## Task description
Look for the line containing "How far is (x=304, y=245)" in the listing below. Retype that line and every subsequent line through the last one, and only those.

•••

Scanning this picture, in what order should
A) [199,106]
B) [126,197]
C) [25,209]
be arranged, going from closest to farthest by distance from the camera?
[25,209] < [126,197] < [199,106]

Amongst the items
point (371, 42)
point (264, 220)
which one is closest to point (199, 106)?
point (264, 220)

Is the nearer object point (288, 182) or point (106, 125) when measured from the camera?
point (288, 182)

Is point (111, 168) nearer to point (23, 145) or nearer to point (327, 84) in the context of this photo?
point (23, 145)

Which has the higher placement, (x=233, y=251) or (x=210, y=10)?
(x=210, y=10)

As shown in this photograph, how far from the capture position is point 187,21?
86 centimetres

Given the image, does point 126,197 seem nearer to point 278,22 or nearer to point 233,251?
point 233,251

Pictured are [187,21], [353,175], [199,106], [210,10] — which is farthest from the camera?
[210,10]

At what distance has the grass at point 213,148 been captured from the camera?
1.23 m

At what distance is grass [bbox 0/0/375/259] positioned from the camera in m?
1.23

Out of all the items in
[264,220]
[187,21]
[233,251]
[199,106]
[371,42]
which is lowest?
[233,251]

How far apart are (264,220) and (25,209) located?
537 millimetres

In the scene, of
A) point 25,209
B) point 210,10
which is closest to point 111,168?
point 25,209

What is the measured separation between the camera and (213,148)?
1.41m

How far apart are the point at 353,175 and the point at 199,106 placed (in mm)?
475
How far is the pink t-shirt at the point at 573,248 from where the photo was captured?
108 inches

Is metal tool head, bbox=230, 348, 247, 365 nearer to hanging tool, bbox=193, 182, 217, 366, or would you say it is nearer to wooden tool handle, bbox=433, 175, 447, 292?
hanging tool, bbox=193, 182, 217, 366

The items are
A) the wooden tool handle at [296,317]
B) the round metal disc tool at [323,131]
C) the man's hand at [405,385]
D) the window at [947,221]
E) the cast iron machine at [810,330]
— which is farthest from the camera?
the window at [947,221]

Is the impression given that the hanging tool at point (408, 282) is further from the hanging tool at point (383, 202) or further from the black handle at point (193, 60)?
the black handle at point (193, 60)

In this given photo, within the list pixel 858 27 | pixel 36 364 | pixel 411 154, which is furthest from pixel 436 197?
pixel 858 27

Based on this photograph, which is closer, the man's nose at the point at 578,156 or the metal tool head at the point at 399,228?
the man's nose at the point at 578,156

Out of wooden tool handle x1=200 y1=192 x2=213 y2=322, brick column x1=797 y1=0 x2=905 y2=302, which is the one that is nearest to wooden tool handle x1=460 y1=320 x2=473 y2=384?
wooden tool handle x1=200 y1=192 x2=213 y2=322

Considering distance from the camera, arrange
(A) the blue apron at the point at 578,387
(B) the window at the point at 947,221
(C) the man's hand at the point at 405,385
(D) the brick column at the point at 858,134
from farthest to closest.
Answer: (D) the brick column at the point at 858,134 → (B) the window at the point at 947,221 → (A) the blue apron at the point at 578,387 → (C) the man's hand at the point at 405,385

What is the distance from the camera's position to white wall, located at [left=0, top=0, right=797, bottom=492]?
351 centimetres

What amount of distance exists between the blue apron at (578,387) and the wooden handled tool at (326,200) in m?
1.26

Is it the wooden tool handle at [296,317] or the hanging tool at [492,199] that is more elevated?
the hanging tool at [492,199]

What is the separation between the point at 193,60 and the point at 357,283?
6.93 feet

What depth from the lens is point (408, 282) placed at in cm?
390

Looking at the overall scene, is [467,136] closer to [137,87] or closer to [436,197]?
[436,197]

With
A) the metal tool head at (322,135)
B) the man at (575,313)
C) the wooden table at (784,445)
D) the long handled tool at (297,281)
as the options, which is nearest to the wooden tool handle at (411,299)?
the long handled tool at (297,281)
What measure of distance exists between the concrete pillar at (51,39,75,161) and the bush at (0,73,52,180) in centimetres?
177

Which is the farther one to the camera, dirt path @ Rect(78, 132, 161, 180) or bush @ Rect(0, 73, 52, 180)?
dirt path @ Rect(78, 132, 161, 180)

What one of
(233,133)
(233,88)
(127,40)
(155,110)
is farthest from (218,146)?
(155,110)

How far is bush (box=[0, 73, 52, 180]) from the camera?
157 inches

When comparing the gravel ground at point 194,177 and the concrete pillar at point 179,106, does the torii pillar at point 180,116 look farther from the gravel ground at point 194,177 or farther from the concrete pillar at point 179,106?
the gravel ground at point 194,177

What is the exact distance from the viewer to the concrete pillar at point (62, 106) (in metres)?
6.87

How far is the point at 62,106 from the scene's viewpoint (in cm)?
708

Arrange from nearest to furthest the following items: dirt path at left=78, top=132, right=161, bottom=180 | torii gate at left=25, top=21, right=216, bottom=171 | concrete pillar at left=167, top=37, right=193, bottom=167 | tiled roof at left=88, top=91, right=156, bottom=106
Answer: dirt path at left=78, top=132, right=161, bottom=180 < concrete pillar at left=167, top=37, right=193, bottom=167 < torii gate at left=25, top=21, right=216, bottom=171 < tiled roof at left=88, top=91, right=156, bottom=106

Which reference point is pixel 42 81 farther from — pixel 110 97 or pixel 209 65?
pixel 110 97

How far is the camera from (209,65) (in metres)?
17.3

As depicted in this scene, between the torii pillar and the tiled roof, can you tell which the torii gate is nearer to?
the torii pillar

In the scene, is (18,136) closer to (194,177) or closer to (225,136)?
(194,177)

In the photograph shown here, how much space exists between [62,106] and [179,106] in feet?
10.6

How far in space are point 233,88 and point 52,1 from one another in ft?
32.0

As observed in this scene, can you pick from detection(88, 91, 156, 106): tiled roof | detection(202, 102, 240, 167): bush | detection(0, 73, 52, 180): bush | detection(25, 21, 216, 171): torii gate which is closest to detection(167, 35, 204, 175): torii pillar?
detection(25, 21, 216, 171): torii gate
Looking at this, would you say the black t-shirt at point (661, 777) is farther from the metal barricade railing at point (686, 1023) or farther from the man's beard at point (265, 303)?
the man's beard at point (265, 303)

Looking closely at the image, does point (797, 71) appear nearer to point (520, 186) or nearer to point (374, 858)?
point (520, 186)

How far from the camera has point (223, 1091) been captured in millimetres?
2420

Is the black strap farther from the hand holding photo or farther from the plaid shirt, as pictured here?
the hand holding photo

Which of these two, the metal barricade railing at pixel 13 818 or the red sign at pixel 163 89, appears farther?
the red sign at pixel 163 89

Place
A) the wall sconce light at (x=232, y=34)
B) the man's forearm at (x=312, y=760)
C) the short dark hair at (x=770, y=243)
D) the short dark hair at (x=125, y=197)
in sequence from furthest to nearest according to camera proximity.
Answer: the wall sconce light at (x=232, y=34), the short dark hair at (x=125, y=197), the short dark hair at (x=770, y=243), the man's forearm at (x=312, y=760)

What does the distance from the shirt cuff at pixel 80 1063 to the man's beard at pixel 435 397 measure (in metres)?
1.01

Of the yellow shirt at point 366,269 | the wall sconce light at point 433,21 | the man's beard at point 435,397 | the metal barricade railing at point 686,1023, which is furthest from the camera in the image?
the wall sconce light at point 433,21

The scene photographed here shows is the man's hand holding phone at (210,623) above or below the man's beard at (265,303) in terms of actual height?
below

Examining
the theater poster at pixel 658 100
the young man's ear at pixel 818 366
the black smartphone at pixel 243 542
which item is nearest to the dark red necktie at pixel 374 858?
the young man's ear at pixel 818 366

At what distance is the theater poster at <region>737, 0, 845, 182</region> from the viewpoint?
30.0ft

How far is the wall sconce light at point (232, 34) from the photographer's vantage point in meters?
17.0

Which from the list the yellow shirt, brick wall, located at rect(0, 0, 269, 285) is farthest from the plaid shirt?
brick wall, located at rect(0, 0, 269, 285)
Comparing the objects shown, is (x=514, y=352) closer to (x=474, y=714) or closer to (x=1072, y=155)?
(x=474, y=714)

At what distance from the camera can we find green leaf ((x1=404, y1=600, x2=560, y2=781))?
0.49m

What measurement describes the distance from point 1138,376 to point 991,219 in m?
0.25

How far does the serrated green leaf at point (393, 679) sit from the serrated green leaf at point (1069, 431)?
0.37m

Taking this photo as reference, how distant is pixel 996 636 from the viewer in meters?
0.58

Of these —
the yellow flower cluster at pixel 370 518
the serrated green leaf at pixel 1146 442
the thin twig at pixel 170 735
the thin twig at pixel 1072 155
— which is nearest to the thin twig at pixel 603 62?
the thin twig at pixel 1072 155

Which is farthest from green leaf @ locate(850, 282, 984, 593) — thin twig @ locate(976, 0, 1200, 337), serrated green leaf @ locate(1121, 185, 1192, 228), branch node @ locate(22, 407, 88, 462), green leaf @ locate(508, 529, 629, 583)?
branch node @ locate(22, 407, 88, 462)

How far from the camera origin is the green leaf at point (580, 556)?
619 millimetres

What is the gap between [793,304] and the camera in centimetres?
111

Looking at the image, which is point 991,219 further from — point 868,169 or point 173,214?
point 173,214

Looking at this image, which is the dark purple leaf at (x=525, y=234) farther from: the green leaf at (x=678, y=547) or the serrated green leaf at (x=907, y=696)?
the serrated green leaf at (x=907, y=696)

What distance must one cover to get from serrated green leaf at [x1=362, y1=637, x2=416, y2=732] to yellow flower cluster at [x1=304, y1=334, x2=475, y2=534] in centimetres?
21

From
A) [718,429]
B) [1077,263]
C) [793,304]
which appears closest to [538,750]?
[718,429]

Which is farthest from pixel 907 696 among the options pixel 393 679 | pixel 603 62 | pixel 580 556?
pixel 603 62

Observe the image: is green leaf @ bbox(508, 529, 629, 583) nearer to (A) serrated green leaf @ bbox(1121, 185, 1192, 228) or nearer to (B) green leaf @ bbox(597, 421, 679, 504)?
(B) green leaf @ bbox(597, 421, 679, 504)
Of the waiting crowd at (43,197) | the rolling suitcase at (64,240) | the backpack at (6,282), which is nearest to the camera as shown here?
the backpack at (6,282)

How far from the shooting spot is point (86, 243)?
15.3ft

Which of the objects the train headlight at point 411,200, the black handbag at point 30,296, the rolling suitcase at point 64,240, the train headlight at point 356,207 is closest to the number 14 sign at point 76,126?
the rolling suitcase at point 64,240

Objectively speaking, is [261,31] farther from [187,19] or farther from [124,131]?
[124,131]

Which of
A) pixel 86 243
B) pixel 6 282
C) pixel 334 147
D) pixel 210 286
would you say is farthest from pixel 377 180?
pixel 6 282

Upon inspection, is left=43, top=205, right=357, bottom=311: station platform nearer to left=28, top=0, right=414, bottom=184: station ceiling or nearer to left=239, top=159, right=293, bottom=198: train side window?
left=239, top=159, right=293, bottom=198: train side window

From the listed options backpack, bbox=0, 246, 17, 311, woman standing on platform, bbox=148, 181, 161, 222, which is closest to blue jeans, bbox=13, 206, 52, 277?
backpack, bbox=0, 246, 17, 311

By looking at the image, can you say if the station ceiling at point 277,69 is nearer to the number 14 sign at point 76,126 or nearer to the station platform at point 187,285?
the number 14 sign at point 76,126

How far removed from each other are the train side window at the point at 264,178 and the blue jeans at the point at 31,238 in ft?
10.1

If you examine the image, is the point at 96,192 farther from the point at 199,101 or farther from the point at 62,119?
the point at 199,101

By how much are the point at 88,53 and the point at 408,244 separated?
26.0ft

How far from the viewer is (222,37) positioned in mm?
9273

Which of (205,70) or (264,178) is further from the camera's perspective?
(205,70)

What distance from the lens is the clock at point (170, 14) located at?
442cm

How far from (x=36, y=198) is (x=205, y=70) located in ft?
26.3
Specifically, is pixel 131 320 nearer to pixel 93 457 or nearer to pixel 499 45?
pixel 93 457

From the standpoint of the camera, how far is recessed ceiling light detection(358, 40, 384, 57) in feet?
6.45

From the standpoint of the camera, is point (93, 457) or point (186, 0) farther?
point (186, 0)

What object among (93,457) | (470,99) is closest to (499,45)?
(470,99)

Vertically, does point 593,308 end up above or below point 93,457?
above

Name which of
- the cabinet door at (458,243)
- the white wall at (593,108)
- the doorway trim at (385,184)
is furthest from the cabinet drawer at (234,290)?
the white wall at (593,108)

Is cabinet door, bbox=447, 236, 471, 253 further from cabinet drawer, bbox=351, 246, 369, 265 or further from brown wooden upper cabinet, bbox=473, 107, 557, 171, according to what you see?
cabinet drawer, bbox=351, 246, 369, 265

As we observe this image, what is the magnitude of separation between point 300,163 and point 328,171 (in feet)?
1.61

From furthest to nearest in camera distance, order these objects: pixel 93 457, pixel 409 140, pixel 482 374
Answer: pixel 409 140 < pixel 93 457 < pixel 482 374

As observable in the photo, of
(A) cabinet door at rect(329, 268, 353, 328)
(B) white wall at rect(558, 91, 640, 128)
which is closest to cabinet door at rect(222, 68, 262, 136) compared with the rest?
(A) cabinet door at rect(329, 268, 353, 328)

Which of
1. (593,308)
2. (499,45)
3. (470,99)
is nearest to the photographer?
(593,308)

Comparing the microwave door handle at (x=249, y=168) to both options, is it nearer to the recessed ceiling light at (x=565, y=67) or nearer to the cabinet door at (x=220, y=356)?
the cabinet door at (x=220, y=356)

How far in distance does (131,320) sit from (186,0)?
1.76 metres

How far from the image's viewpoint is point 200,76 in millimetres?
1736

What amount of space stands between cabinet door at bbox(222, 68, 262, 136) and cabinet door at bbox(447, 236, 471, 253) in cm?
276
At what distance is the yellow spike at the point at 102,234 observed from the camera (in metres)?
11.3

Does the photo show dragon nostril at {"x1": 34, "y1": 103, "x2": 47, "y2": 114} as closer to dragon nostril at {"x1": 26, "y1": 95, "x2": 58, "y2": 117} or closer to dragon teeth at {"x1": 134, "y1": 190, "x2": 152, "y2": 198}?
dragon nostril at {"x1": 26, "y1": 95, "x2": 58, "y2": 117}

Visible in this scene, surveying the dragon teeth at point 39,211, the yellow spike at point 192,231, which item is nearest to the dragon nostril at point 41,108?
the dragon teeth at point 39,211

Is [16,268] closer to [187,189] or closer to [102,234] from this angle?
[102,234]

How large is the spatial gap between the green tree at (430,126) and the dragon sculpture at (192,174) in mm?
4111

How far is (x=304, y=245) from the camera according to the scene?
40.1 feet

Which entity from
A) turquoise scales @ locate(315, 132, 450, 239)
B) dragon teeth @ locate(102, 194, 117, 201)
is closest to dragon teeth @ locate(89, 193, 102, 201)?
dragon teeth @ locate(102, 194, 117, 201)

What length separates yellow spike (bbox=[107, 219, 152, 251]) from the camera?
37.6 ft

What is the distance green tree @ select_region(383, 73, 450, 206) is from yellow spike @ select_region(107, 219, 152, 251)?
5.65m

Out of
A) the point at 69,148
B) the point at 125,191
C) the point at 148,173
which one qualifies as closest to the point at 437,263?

•••

## Result of this exercise
How far is (x=304, y=245) from the camera according to the scene?
40.1 feet

Which entity from
A) turquoise scales @ locate(315, 132, 450, 239)
B) dragon teeth @ locate(102, 194, 117, 201)
is closest to dragon teeth @ locate(89, 193, 102, 201)?
dragon teeth @ locate(102, 194, 117, 201)

What length separates yellow spike (bbox=[107, 219, 152, 251]) from the camera?
37.6 ft

What is the distance green tree @ select_region(383, 73, 450, 206) is from yellow spike @ select_region(107, 219, 152, 251)?
5.65m

Out of
A) the point at 69,148
B) the point at 125,191
C) the point at 148,173
which one qualifies as closest to the point at 437,263?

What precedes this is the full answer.